Fitch Ratings reports that there is no bottom in sight for U.S. homebuilders as the recession deepens.
“As weak as housing has been, it can soften further,” said Managing Director and lead Homebuilding analyst Robert Curran. “Credit markets are still impaired, home prices continue to fall and now the general economy and, especially, employment numbers have taken a turn for the worse.”
Job losses have totaled 1.5 million during the past three months and the unemployment rate is expected to continue to rise, reaching 8.3%, some 3.5 percentage points above its structural rate.
Fitch economists say 2008 was one of the worst years in decades for U.S. housing and the homebuilding industry, but 2009 looks to be more challenging.
“With the backdraft from the end of 2008 all but ensuring an especially weak start to the new year, lower mortgage rates, depressed home prices and new economic and housing stimulus programs will probably lead to a bottoming of certain housing metrics late in 2009, but not before there is more significant downward pressure among homebuilders,” the company noted in a statement.
EFECTS ON THE FORT SMITH REGION
Following are a few points to consider when comparing the regional building sector with what is happening nationally.
• Homebuilders and the building sector in the Fort Smith region were spared the extreme hardships seen in the national building sector. Mother Nature is to credit for helping the regional building sector remain relatively strong. The April hail storm and June wind storm that hit the Fort Smith region was followed by an economic stimulus “storm” that dropped at least $80 million in commercial and residential building activity in Fort Smith.
• Dave Hughes, executive director of the Greater Fort Smith Association of Home Builders, said Jan. 6 that he estimates 90% of the repair work in the region is complete. If that is true, the remaining work will not provide the economic boost the building sector enjoyed in 2008 — which opens the possibility that the regional building sector could be more influenced by what is happening in the national economy.
• New home construction in 2008 presented a mixed bag. New home permits in Fort Smith were valued at $30.14 million in 2008, up more than 25% over 2007 values. However, the value of new home construction in Van Buren was $20.91 million in 2008, down more than 35% compared to 2007.
• Hughes predicts a slight increase in new home construction in the region in 2009 barring further deep deterioration in the national economy. “My optimism goes back to the fact that the areas suffering the most now (were) overbuilt and were in a weakened position when the credit implosion occurred flooding their markets with repo’s,” Hughes said Jan. 6.
• It will likely be in the manufacturing sector in which the Fort Smith region feels the effect of the continued national housing sector downturn. Whirlpool, Rheem, Trane and Riverside Furniture are just a few of the high-profile manufacturers whose products (refrigerators, air-conditioning systems, furniture) are tied to the health of new home construction. The four manufacturers noted above laid off more than 1,500 workers — at a conservative minimum — within the past six months.

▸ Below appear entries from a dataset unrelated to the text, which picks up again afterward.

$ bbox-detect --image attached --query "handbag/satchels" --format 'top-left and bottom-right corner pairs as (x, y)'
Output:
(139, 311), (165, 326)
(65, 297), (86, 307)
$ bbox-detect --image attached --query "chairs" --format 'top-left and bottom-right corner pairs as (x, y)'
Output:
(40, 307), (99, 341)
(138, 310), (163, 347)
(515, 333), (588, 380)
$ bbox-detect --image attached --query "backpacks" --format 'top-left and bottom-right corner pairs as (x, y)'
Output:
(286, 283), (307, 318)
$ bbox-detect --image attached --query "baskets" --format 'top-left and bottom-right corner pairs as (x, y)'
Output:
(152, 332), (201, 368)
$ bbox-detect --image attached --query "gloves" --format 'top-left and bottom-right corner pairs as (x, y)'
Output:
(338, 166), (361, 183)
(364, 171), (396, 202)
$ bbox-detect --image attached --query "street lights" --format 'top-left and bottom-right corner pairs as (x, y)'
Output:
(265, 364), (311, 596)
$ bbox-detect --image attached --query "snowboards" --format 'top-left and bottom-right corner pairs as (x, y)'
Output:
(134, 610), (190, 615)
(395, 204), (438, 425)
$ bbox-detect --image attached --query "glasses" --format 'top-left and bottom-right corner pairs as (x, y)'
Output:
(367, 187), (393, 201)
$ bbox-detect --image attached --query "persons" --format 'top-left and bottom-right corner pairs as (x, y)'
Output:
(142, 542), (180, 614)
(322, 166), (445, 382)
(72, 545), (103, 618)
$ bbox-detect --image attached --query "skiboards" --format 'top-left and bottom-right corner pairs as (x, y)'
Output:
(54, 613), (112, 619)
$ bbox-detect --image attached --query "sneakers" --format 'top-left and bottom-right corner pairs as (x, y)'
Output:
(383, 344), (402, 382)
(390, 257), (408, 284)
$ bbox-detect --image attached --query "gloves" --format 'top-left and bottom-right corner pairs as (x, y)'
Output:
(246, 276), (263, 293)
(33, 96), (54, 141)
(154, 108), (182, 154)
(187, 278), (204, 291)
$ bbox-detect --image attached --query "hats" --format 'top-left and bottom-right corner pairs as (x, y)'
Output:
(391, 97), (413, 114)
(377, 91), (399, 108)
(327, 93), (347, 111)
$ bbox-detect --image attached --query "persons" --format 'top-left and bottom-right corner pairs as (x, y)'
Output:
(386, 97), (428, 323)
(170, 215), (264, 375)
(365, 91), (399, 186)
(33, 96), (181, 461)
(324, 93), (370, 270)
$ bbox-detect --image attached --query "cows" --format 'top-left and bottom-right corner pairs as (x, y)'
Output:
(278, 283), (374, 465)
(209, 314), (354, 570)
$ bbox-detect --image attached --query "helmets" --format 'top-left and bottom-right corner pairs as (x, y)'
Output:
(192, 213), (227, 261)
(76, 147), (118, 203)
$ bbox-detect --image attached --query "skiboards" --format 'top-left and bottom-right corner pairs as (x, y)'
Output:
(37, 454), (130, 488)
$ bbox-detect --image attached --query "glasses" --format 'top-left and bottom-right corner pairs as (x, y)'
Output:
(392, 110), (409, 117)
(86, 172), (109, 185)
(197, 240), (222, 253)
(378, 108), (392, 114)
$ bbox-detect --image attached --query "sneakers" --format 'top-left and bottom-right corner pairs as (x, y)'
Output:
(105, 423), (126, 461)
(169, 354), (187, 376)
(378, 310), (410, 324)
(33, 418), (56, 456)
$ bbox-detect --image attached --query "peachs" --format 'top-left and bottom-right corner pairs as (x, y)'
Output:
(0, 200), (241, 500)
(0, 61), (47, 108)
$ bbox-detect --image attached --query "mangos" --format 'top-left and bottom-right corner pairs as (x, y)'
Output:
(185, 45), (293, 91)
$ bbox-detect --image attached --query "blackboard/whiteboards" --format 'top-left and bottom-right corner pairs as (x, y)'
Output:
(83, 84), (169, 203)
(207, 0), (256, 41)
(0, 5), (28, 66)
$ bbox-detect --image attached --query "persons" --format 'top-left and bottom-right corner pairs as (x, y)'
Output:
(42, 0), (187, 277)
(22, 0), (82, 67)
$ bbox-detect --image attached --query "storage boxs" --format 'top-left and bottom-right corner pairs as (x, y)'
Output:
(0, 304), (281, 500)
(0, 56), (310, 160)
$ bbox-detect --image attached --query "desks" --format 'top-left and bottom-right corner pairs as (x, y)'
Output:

• Vendors to the above manufacturers are closing plants or enacting significant layoffs. Link here for those details.
• It’s not just manufacturers who will feel the heat — or lack thereof. The national trucking operations of Van Buren-based USA Truck and Fort Smith-based ABF Freight System will face continued decline in freight demand if the housing sector continues to decline. The two companies have laid off people at their corporate headquarters. The companies have not released details of how many jobs were cut or temporarily suspended.
• Then there is one more detail about the economic boost provided by needed repair work from the April and June storms. The majority of money used to fund the repairs was an influx of money into the Fort Smith region from out-of-state insurance companies. Therefore, not only did the repair activity stimulate the regional economy, the cost of repairs did not necessarily curtail other local spending because area citizens were being reimbursed (provided insurance checks, for example) for the repair work.
• “In fact, the additional dollars coming into our economy — and they were actually additional dollars coming in — bolstered local spending as those insurance proceeds were used to contract for and purchase goods & services for the storm damage repairs,” explained Rusty Myers, economic development director for the Western Arkansas Planning and Development District. “That caused a bump in local retail spending and thus a bump in local sales tax receipts. These bumps are anomalies and should be subtracted out when making future projections.”